La nouvelle Conseillère fédérale en charge du Département de Justice et police, Madame Karin Keller-Sutter (PLR) hérite d’un bébé tout frais et Monsieur Mario Gattiker Secrétaire d’Etat aux migrations (SEM) risque bien de lever le pied sur les affaires courantes alors qu’il approche de la retraite prévue pour 2021. Cette nouvelle procédure subira donc certainement quelques aménagements, mais la réussite du système dépendra surtout des fonctionnaires fédéraux (SEM) en place dans les CFA et de leur collaboration fructueuse ou non avec les autres intervenants – juristes, conseillers etc.  sans quoi la nouvelle procédure s’essoufflera plus vite que prévu.

 

Schéma de la nouvelle procédure d’asile

 

Procédure d’asile © SEM annotée par Jasmine Caye

 

Lire aussi:

SEM: communiqué de presse 26.2.2019: Loi sur l’asile révisée : le SEM désigne les bureaux de conseil juridique habilités

Centre fédéral de Chevrilles: asile et barbelés

Prise de position concernant la mise en œuvre du projet visant à accélérer les procédures d’asile (restructuration du domaine de l’asile)

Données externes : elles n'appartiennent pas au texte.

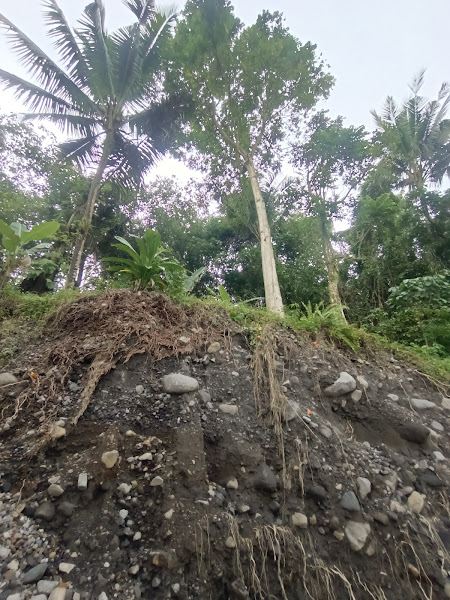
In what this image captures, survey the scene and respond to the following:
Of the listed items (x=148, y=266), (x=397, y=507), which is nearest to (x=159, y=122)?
(x=148, y=266)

  1. Les requérants d’asile auront aussi droit à un représentant légal qui les accompagnera dès le début de la procédure d’asile. Ce n’est plus Elisa-Asile mais Caritas Suisse qui se chargera de ce mandat. Les requérants d’asile sont autorisés à se faire assister par des mandataires externes mais à leur frais. Le droit d’être entendu sur l’assignation à la zone de transit pour une durée de 60 jours est octroyé aux requérants par oral lors d’une audition rapide avec interprète par téléphone en présence du représentant légal. Les représentants légaux ont 24 heures pour donner leurs commentaires au SEM sur le projet de décision. Suite à une autorisation d’entrée en Suisse, les requérants d’asile seront soit attribués au canton, soit attribués à un centre fédéral pour requérante-s d’asile (CFA) pour la suite de la procédure. Il s’agira toujours de cantons romands ou d’un CFA situé en Suisse romande.
  2. Voir aussi l’explication de l’EPER fournie dans ce document utile.

 

Jasmine Caye

Avec une expérience juridique auprès des requérants d'asile à l'aéroport de Genève, Jasmine Caye aime décrypter l'information sur les réfugiés et les questions de migration. Elle a présidé le Centre suisse pour la défense des droits des migrants (CSDM) et continue d'assister des personnes en procédure d'asile. Les articles sur ce blog paraissent en version courte sur un autre blog ForumAsile.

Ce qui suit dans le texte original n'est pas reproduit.